If an owner, assignee, or exclusive licensee fails to achieve practical application and is judged not likely to take effective steps to achieve practical application, then the federal agency may “march in” and require (after a potentially lengthy procedure) licensing of the subject invention “on terms that are reasonable under the circumstances.” This compulsory licensing requirement has nothing to do with the “reasonable terms” on which benefits of use are available to the public, other than that such compulsory licensing comes in response to a failure to provide benefits to the public on reasonable terms and is offered as a remedy for that situation. The “terms that are reasonable under the circumstances” are those of a licensing transaction and still do not have anything to do with how benefits of use are made available to the public. A license does not mean there is use–a license means that a patent holder promises not to exclude use, in exchange for consideration (obligations, including perhaps payment, and including perhaps price controls, that are reasonable under the circumstances).
Thus, when certain “advocates” of Bayh-Dole claim that “available to the public on reasonable terms” has to do with how a subject invention is licensed, they are wrong. “Available to the public on reasonable terms” has to do with the benefits of use, not a permission involving assignment or exclusive access.
The licensing requirement in Bayh-Dole’s march-in procedures, by contrast, has to do with a failure to provide the benefits of use of a subject invention to the public on reasonable terms. The licensing requirement then permits the federal agency to establish the terms of a compulsory license (or licenses) provided that those terms are “reasonable under the circumstances”–that is, the patent holder (or assignee or exclusive licensee) required to grant the licenses should expect to receive “reasonable” consideration for the license(s), even though the patent holder has otherwise failed to take effective steps to make benefits of use of the invention available to the public on reasonable terms. The patent holder (or assignee, exclusive licensee) might still receive payment for granting the compulsory licenses, and if the patent holder (etc) refuses, the government may grant the licenses and the patent holder (etc) gets nothing.

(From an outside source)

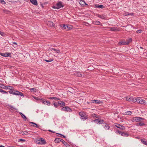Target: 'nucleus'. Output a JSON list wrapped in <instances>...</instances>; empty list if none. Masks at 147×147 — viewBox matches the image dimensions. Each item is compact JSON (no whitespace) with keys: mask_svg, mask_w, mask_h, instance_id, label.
Segmentation results:
<instances>
[{"mask_svg":"<svg viewBox=\"0 0 147 147\" xmlns=\"http://www.w3.org/2000/svg\"><path fill=\"white\" fill-rule=\"evenodd\" d=\"M126 100L129 102H132L147 105V102L140 97H133L128 96L126 97Z\"/></svg>","mask_w":147,"mask_h":147,"instance_id":"f257e3e1","label":"nucleus"},{"mask_svg":"<svg viewBox=\"0 0 147 147\" xmlns=\"http://www.w3.org/2000/svg\"><path fill=\"white\" fill-rule=\"evenodd\" d=\"M9 92L10 94H11L16 95H20L21 96H24V94L22 93L17 90L15 91V90H10Z\"/></svg>","mask_w":147,"mask_h":147,"instance_id":"f03ea898","label":"nucleus"},{"mask_svg":"<svg viewBox=\"0 0 147 147\" xmlns=\"http://www.w3.org/2000/svg\"><path fill=\"white\" fill-rule=\"evenodd\" d=\"M144 119L140 117H133L131 120L133 122H137L141 121V120H144Z\"/></svg>","mask_w":147,"mask_h":147,"instance_id":"7ed1b4c3","label":"nucleus"},{"mask_svg":"<svg viewBox=\"0 0 147 147\" xmlns=\"http://www.w3.org/2000/svg\"><path fill=\"white\" fill-rule=\"evenodd\" d=\"M79 115L80 116L81 118L84 120L88 118L87 115L83 112H79Z\"/></svg>","mask_w":147,"mask_h":147,"instance_id":"20e7f679","label":"nucleus"},{"mask_svg":"<svg viewBox=\"0 0 147 147\" xmlns=\"http://www.w3.org/2000/svg\"><path fill=\"white\" fill-rule=\"evenodd\" d=\"M60 26L61 28L64 30H69L70 29V27L67 25H61Z\"/></svg>","mask_w":147,"mask_h":147,"instance_id":"39448f33","label":"nucleus"},{"mask_svg":"<svg viewBox=\"0 0 147 147\" xmlns=\"http://www.w3.org/2000/svg\"><path fill=\"white\" fill-rule=\"evenodd\" d=\"M74 75L78 77H83L84 76V74H82L81 72L80 71H76L75 72Z\"/></svg>","mask_w":147,"mask_h":147,"instance_id":"423d86ee","label":"nucleus"},{"mask_svg":"<svg viewBox=\"0 0 147 147\" xmlns=\"http://www.w3.org/2000/svg\"><path fill=\"white\" fill-rule=\"evenodd\" d=\"M115 126L117 128H119L121 130H123L125 129V127L124 126L121 125L118 123H115Z\"/></svg>","mask_w":147,"mask_h":147,"instance_id":"0eeeda50","label":"nucleus"},{"mask_svg":"<svg viewBox=\"0 0 147 147\" xmlns=\"http://www.w3.org/2000/svg\"><path fill=\"white\" fill-rule=\"evenodd\" d=\"M102 126L103 128L106 130H109L110 128V127L109 124L104 123H103Z\"/></svg>","mask_w":147,"mask_h":147,"instance_id":"6e6552de","label":"nucleus"},{"mask_svg":"<svg viewBox=\"0 0 147 147\" xmlns=\"http://www.w3.org/2000/svg\"><path fill=\"white\" fill-rule=\"evenodd\" d=\"M56 5L58 9H60L64 7V5L62 3L61 1L58 2L56 4Z\"/></svg>","mask_w":147,"mask_h":147,"instance_id":"1a4fd4ad","label":"nucleus"},{"mask_svg":"<svg viewBox=\"0 0 147 147\" xmlns=\"http://www.w3.org/2000/svg\"><path fill=\"white\" fill-rule=\"evenodd\" d=\"M61 110L63 111H71V110L68 106L63 107L61 109Z\"/></svg>","mask_w":147,"mask_h":147,"instance_id":"9d476101","label":"nucleus"},{"mask_svg":"<svg viewBox=\"0 0 147 147\" xmlns=\"http://www.w3.org/2000/svg\"><path fill=\"white\" fill-rule=\"evenodd\" d=\"M0 54L1 56L6 57L9 56L11 55V53H1Z\"/></svg>","mask_w":147,"mask_h":147,"instance_id":"9b49d317","label":"nucleus"},{"mask_svg":"<svg viewBox=\"0 0 147 147\" xmlns=\"http://www.w3.org/2000/svg\"><path fill=\"white\" fill-rule=\"evenodd\" d=\"M49 50L52 51V50H53L56 52L57 53H60V50L58 49H56L53 48H50L49 49Z\"/></svg>","mask_w":147,"mask_h":147,"instance_id":"f8f14e48","label":"nucleus"},{"mask_svg":"<svg viewBox=\"0 0 147 147\" xmlns=\"http://www.w3.org/2000/svg\"><path fill=\"white\" fill-rule=\"evenodd\" d=\"M91 102L94 103L100 104L102 102L97 100H91Z\"/></svg>","mask_w":147,"mask_h":147,"instance_id":"ddd939ff","label":"nucleus"},{"mask_svg":"<svg viewBox=\"0 0 147 147\" xmlns=\"http://www.w3.org/2000/svg\"><path fill=\"white\" fill-rule=\"evenodd\" d=\"M58 104L61 107H62L64 106L65 105V103L62 101H59L58 102Z\"/></svg>","mask_w":147,"mask_h":147,"instance_id":"4468645a","label":"nucleus"},{"mask_svg":"<svg viewBox=\"0 0 147 147\" xmlns=\"http://www.w3.org/2000/svg\"><path fill=\"white\" fill-rule=\"evenodd\" d=\"M40 144H45L46 143V141L42 138H40Z\"/></svg>","mask_w":147,"mask_h":147,"instance_id":"2eb2a0df","label":"nucleus"},{"mask_svg":"<svg viewBox=\"0 0 147 147\" xmlns=\"http://www.w3.org/2000/svg\"><path fill=\"white\" fill-rule=\"evenodd\" d=\"M62 143L66 147H71V146L69 144H67L66 142L64 141L63 140L62 141Z\"/></svg>","mask_w":147,"mask_h":147,"instance_id":"dca6fc26","label":"nucleus"},{"mask_svg":"<svg viewBox=\"0 0 147 147\" xmlns=\"http://www.w3.org/2000/svg\"><path fill=\"white\" fill-rule=\"evenodd\" d=\"M63 139H62L59 138H57L55 139L54 140V141L56 143H59L60 142H61Z\"/></svg>","mask_w":147,"mask_h":147,"instance_id":"f3484780","label":"nucleus"},{"mask_svg":"<svg viewBox=\"0 0 147 147\" xmlns=\"http://www.w3.org/2000/svg\"><path fill=\"white\" fill-rule=\"evenodd\" d=\"M30 1L34 5H38L37 1L36 0H30Z\"/></svg>","mask_w":147,"mask_h":147,"instance_id":"a211bd4d","label":"nucleus"},{"mask_svg":"<svg viewBox=\"0 0 147 147\" xmlns=\"http://www.w3.org/2000/svg\"><path fill=\"white\" fill-rule=\"evenodd\" d=\"M91 116L93 117L94 119L95 118H98L99 116L95 113H93L91 115Z\"/></svg>","mask_w":147,"mask_h":147,"instance_id":"6ab92c4d","label":"nucleus"},{"mask_svg":"<svg viewBox=\"0 0 147 147\" xmlns=\"http://www.w3.org/2000/svg\"><path fill=\"white\" fill-rule=\"evenodd\" d=\"M121 135L124 137H127L129 134L126 132H123L121 133Z\"/></svg>","mask_w":147,"mask_h":147,"instance_id":"aec40b11","label":"nucleus"},{"mask_svg":"<svg viewBox=\"0 0 147 147\" xmlns=\"http://www.w3.org/2000/svg\"><path fill=\"white\" fill-rule=\"evenodd\" d=\"M79 3L80 4L82 5H84V4L86 5H88V4L85 3L84 0H80Z\"/></svg>","mask_w":147,"mask_h":147,"instance_id":"412c9836","label":"nucleus"},{"mask_svg":"<svg viewBox=\"0 0 147 147\" xmlns=\"http://www.w3.org/2000/svg\"><path fill=\"white\" fill-rule=\"evenodd\" d=\"M19 114L21 115V117L24 119V121H26L27 119V118L25 115L21 112H20Z\"/></svg>","mask_w":147,"mask_h":147,"instance_id":"4be33fe9","label":"nucleus"},{"mask_svg":"<svg viewBox=\"0 0 147 147\" xmlns=\"http://www.w3.org/2000/svg\"><path fill=\"white\" fill-rule=\"evenodd\" d=\"M92 24L95 25H100V22L96 20L93 22Z\"/></svg>","mask_w":147,"mask_h":147,"instance_id":"5701e85b","label":"nucleus"},{"mask_svg":"<svg viewBox=\"0 0 147 147\" xmlns=\"http://www.w3.org/2000/svg\"><path fill=\"white\" fill-rule=\"evenodd\" d=\"M141 142L143 144L147 145V142L145 140L144 138L142 139L141 140Z\"/></svg>","mask_w":147,"mask_h":147,"instance_id":"b1692460","label":"nucleus"},{"mask_svg":"<svg viewBox=\"0 0 147 147\" xmlns=\"http://www.w3.org/2000/svg\"><path fill=\"white\" fill-rule=\"evenodd\" d=\"M97 16L98 17H99V18H100L102 19H105V18H106L105 16V15H100L98 14V15H97Z\"/></svg>","mask_w":147,"mask_h":147,"instance_id":"393cba45","label":"nucleus"},{"mask_svg":"<svg viewBox=\"0 0 147 147\" xmlns=\"http://www.w3.org/2000/svg\"><path fill=\"white\" fill-rule=\"evenodd\" d=\"M145 124L142 122H139L137 123L136 125L138 126H143L145 125Z\"/></svg>","mask_w":147,"mask_h":147,"instance_id":"a878e982","label":"nucleus"},{"mask_svg":"<svg viewBox=\"0 0 147 147\" xmlns=\"http://www.w3.org/2000/svg\"><path fill=\"white\" fill-rule=\"evenodd\" d=\"M95 8H100L102 9H103L105 7L102 5H95Z\"/></svg>","mask_w":147,"mask_h":147,"instance_id":"bb28decb","label":"nucleus"},{"mask_svg":"<svg viewBox=\"0 0 147 147\" xmlns=\"http://www.w3.org/2000/svg\"><path fill=\"white\" fill-rule=\"evenodd\" d=\"M6 89H9L10 90H11L13 89V87L10 86H6Z\"/></svg>","mask_w":147,"mask_h":147,"instance_id":"cd10ccee","label":"nucleus"},{"mask_svg":"<svg viewBox=\"0 0 147 147\" xmlns=\"http://www.w3.org/2000/svg\"><path fill=\"white\" fill-rule=\"evenodd\" d=\"M21 134L23 135H27L28 134V132L26 131H22L21 132Z\"/></svg>","mask_w":147,"mask_h":147,"instance_id":"c85d7f7f","label":"nucleus"},{"mask_svg":"<svg viewBox=\"0 0 147 147\" xmlns=\"http://www.w3.org/2000/svg\"><path fill=\"white\" fill-rule=\"evenodd\" d=\"M132 114V113L131 111H128L124 113V114L126 115H130Z\"/></svg>","mask_w":147,"mask_h":147,"instance_id":"c756f323","label":"nucleus"},{"mask_svg":"<svg viewBox=\"0 0 147 147\" xmlns=\"http://www.w3.org/2000/svg\"><path fill=\"white\" fill-rule=\"evenodd\" d=\"M30 123L32 124H33V125H31L34 127L37 128L38 127V125L36 123L32 122H30Z\"/></svg>","mask_w":147,"mask_h":147,"instance_id":"7c9ffc66","label":"nucleus"},{"mask_svg":"<svg viewBox=\"0 0 147 147\" xmlns=\"http://www.w3.org/2000/svg\"><path fill=\"white\" fill-rule=\"evenodd\" d=\"M119 44L123 45H127L126 42H119Z\"/></svg>","mask_w":147,"mask_h":147,"instance_id":"2f4dec72","label":"nucleus"},{"mask_svg":"<svg viewBox=\"0 0 147 147\" xmlns=\"http://www.w3.org/2000/svg\"><path fill=\"white\" fill-rule=\"evenodd\" d=\"M6 86H4L3 84H0V87L2 88L5 89H6Z\"/></svg>","mask_w":147,"mask_h":147,"instance_id":"473e14b6","label":"nucleus"},{"mask_svg":"<svg viewBox=\"0 0 147 147\" xmlns=\"http://www.w3.org/2000/svg\"><path fill=\"white\" fill-rule=\"evenodd\" d=\"M132 41V39L131 38H129L127 40V45H128L129 43L131 42Z\"/></svg>","mask_w":147,"mask_h":147,"instance_id":"72a5a7b5","label":"nucleus"},{"mask_svg":"<svg viewBox=\"0 0 147 147\" xmlns=\"http://www.w3.org/2000/svg\"><path fill=\"white\" fill-rule=\"evenodd\" d=\"M48 24L50 25L51 26H54V24L53 22H49L48 23Z\"/></svg>","mask_w":147,"mask_h":147,"instance_id":"f704fd0d","label":"nucleus"},{"mask_svg":"<svg viewBox=\"0 0 147 147\" xmlns=\"http://www.w3.org/2000/svg\"><path fill=\"white\" fill-rule=\"evenodd\" d=\"M0 34L2 36H4L6 35V34L3 32L0 31Z\"/></svg>","mask_w":147,"mask_h":147,"instance_id":"c9c22d12","label":"nucleus"},{"mask_svg":"<svg viewBox=\"0 0 147 147\" xmlns=\"http://www.w3.org/2000/svg\"><path fill=\"white\" fill-rule=\"evenodd\" d=\"M53 59H51L49 60H45V61L47 62H49L52 61H53Z\"/></svg>","mask_w":147,"mask_h":147,"instance_id":"e433bc0d","label":"nucleus"},{"mask_svg":"<svg viewBox=\"0 0 147 147\" xmlns=\"http://www.w3.org/2000/svg\"><path fill=\"white\" fill-rule=\"evenodd\" d=\"M103 122L104 121L103 120H100L99 121L98 123L100 124H103V123H104Z\"/></svg>","mask_w":147,"mask_h":147,"instance_id":"4c0bfd02","label":"nucleus"},{"mask_svg":"<svg viewBox=\"0 0 147 147\" xmlns=\"http://www.w3.org/2000/svg\"><path fill=\"white\" fill-rule=\"evenodd\" d=\"M53 99H54L55 100H60V98L57 97H53Z\"/></svg>","mask_w":147,"mask_h":147,"instance_id":"58836bf2","label":"nucleus"},{"mask_svg":"<svg viewBox=\"0 0 147 147\" xmlns=\"http://www.w3.org/2000/svg\"><path fill=\"white\" fill-rule=\"evenodd\" d=\"M58 103H57V102H55L54 103V106L56 108H57L58 107Z\"/></svg>","mask_w":147,"mask_h":147,"instance_id":"ea45409f","label":"nucleus"},{"mask_svg":"<svg viewBox=\"0 0 147 147\" xmlns=\"http://www.w3.org/2000/svg\"><path fill=\"white\" fill-rule=\"evenodd\" d=\"M121 131H119V130H117L116 131L115 133L117 134H121Z\"/></svg>","mask_w":147,"mask_h":147,"instance_id":"a19ab883","label":"nucleus"},{"mask_svg":"<svg viewBox=\"0 0 147 147\" xmlns=\"http://www.w3.org/2000/svg\"><path fill=\"white\" fill-rule=\"evenodd\" d=\"M30 90L31 92H36V89L34 88H32L30 89Z\"/></svg>","mask_w":147,"mask_h":147,"instance_id":"79ce46f5","label":"nucleus"},{"mask_svg":"<svg viewBox=\"0 0 147 147\" xmlns=\"http://www.w3.org/2000/svg\"><path fill=\"white\" fill-rule=\"evenodd\" d=\"M0 2L3 4H5L6 3L3 0H0Z\"/></svg>","mask_w":147,"mask_h":147,"instance_id":"37998d69","label":"nucleus"},{"mask_svg":"<svg viewBox=\"0 0 147 147\" xmlns=\"http://www.w3.org/2000/svg\"><path fill=\"white\" fill-rule=\"evenodd\" d=\"M111 30L112 31H116V29L115 28L111 27Z\"/></svg>","mask_w":147,"mask_h":147,"instance_id":"c03bdc74","label":"nucleus"},{"mask_svg":"<svg viewBox=\"0 0 147 147\" xmlns=\"http://www.w3.org/2000/svg\"><path fill=\"white\" fill-rule=\"evenodd\" d=\"M134 15V13H128V14H125V16H127V15H131V16H133Z\"/></svg>","mask_w":147,"mask_h":147,"instance_id":"a18cd8bd","label":"nucleus"},{"mask_svg":"<svg viewBox=\"0 0 147 147\" xmlns=\"http://www.w3.org/2000/svg\"><path fill=\"white\" fill-rule=\"evenodd\" d=\"M36 142L38 144H40V139L39 140H36Z\"/></svg>","mask_w":147,"mask_h":147,"instance_id":"49530a36","label":"nucleus"},{"mask_svg":"<svg viewBox=\"0 0 147 147\" xmlns=\"http://www.w3.org/2000/svg\"><path fill=\"white\" fill-rule=\"evenodd\" d=\"M41 101L42 103L44 104H46V103L47 102V101H44V100H42Z\"/></svg>","mask_w":147,"mask_h":147,"instance_id":"de8ad7c7","label":"nucleus"},{"mask_svg":"<svg viewBox=\"0 0 147 147\" xmlns=\"http://www.w3.org/2000/svg\"><path fill=\"white\" fill-rule=\"evenodd\" d=\"M142 31V30H138L136 31V32L137 33H141V32Z\"/></svg>","mask_w":147,"mask_h":147,"instance_id":"09e8293b","label":"nucleus"},{"mask_svg":"<svg viewBox=\"0 0 147 147\" xmlns=\"http://www.w3.org/2000/svg\"><path fill=\"white\" fill-rule=\"evenodd\" d=\"M8 106L10 108V109H15V108L11 105H9Z\"/></svg>","mask_w":147,"mask_h":147,"instance_id":"8fccbe9b","label":"nucleus"},{"mask_svg":"<svg viewBox=\"0 0 147 147\" xmlns=\"http://www.w3.org/2000/svg\"><path fill=\"white\" fill-rule=\"evenodd\" d=\"M57 134L61 135V136H60V137L61 138H65V136L63 135H62L60 134Z\"/></svg>","mask_w":147,"mask_h":147,"instance_id":"3c124183","label":"nucleus"},{"mask_svg":"<svg viewBox=\"0 0 147 147\" xmlns=\"http://www.w3.org/2000/svg\"><path fill=\"white\" fill-rule=\"evenodd\" d=\"M52 7L54 9H58L56 5H55V6H53Z\"/></svg>","mask_w":147,"mask_h":147,"instance_id":"603ef678","label":"nucleus"},{"mask_svg":"<svg viewBox=\"0 0 147 147\" xmlns=\"http://www.w3.org/2000/svg\"><path fill=\"white\" fill-rule=\"evenodd\" d=\"M50 104V102L49 101H47V102L46 103V105H49Z\"/></svg>","mask_w":147,"mask_h":147,"instance_id":"864d4df0","label":"nucleus"},{"mask_svg":"<svg viewBox=\"0 0 147 147\" xmlns=\"http://www.w3.org/2000/svg\"><path fill=\"white\" fill-rule=\"evenodd\" d=\"M99 119H95L94 120H93V121L94 122H97L98 123V121H99Z\"/></svg>","mask_w":147,"mask_h":147,"instance_id":"5fc2aeb1","label":"nucleus"},{"mask_svg":"<svg viewBox=\"0 0 147 147\" xmlns=\"http://www.w3.org/2000/svg\"><path fill=\"white\" fill-rule=\"evenodd\" d=\"M8 92H7L5 91H4V90H3V92H2L3 94H6Z\"/></svg>","mask_w":147,"mask_h":147,"instance_id":"6e6d98bb","label":"nucleus"},{"mask_svg":"<svg viewBox=\"0 0 147 147\" xmlns=\"http://www.w3.org/2000/svg\"><path fill=\"white\" fill-rule=\"evenodd\" d=\"M19 140L20 141H25V140H24V139H20Z\"/></svg>","mask_w":147,"mask_h":147,"instance_id":"4d7b16f0","label":"nucleus"},{"mask_svg":"<svg viewBox=\"0 0 147 147\" xmlns=\"http://www.w3.org/2000/svg\"><path fill=\"white\" fill-rule=\"evenodd\" d=\"M86 24L85 25L87 26L88 25H89V26H90V25L88 23H85Z\"/></svg>","mask_w":147,"mask_h":147,"instance_id":"13d9d810","label":"nucleus"},{"mask_svg":"<svg viewBox=\"0 0 147 147\" xmlns=\"http://www.w3.org/2000/svg\"><path fill=\"white\" fill-rule=\"evenodd\" d=\"M48 131H50V132H51L55 133V132L54 131H52L51 130H48Z\"/></svg>","mask_w":147,"mask_h":147,"instance_id":"bf43d9fd","label":"nucleus"},{"mask_svg":"<svg viewBox=\"0 0 147 147\" xmlns=\"http://www.w3.org/2000/svg\"><path fill=\"white\" fill-rule=\"evenodd\" d=\"M3 90L0 88V92H1V93L2 92H3Z\"/></svg>","mask_w":147,"mask_h":147,"instance_id":"052dcab7","label":"nucleus"},{"mask_svg":"<svg viewBox=\"0 0 147 147\" xmlns=\"http://www.w3.org/2000/svg\"><path fill=\"white\" fill-rule=\"evenodd\" d=\"M13 43L14 44L17 45V43L16 42H13Z\"/></svg>","mask_w":147,"mask_h":147,"instance_id":"680f3d73","label":"nucleus"},{"mask_svg":"<svg viewBox=\"0 0 147 147\" xmlns=\"http://www.w3.org/2000/svg\"><path fill=\"white\" fill-rule=\"evenodd\" d=\"M53 98V97H50L49 98V99H52Z\"/></svg>","mask_w":147,"mask_h":147,"instance_id":"e2e57ef3","label":"nucleus"},{"mask_svg":"<svg viewBox=\"0 0 147 147\" xmlns=\"http://www.w3.org/2000/svg\"><path fill=\"white\" fill-rule=\"evenodd\" d=\"M0 147H4V146L2 145H0Z\"/></svg>","mask_w":147,"mask_h":147,"instance_id":"0e129e2a","label":"nucleus"},{"mask_svg":"<svg viewBox=\"0 0 147 147\" xmlns=\"http://www.w3.org/2000/svg\"><path fill=\"white\" fill-rule=\"evenodd\" d=\"M140 48L141 49H143V48L142 47H140Z\"/></svg>","mask_w":147,"mask_h":147,"instance_id":"69168bd1","label":"nucleus"},{"mask_svg":"<svg viewBox=\"0 0 147 147\" xmlns=\"http://www.w3.org/2000/svg\"><path fill=\"white\" fill-rule=\"evenodd\" d=\"M128 12H127V13H125L124 14V15H125V14H128Z\"/></svg>","mask_w":147,"mask_h":147,"instance_id":"338daca9","label":"nucleus"},{"mask_svg":"<svg viewBox=\"0 0 147 147\" xmlns=\"http://www.w3.org/2000/svg\"><path fill=\"white\" fill-rule=\"evenodd\" d=\"M87 103H88V104H89V103H90V102H87Z\"/></svg>","mask_w":147,"mask_h":147,"instance_id":"774afa93","label":"nucleus"}]
</instances>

It’s a sign of sloppy disregard for the law (or brazen political bluffing) to conflate “benefits of use available to the public on reasonable terms” with the terms of any licensing of a subject invention. These are entirely distinct in Bayh-Dole. An exclusive licensee might agree to unreasonable terms in a license (there’s nothing direct in Bayh-Dole about that), but the licensee still has an obligation to make the benefits of use of the exclusively licensed subject invention available to the public on reasonable terms or face march-in compulsory licensing (which has never happened, of course).
But now you see how it works. You can dismiss the folks who want you to be all confused about it.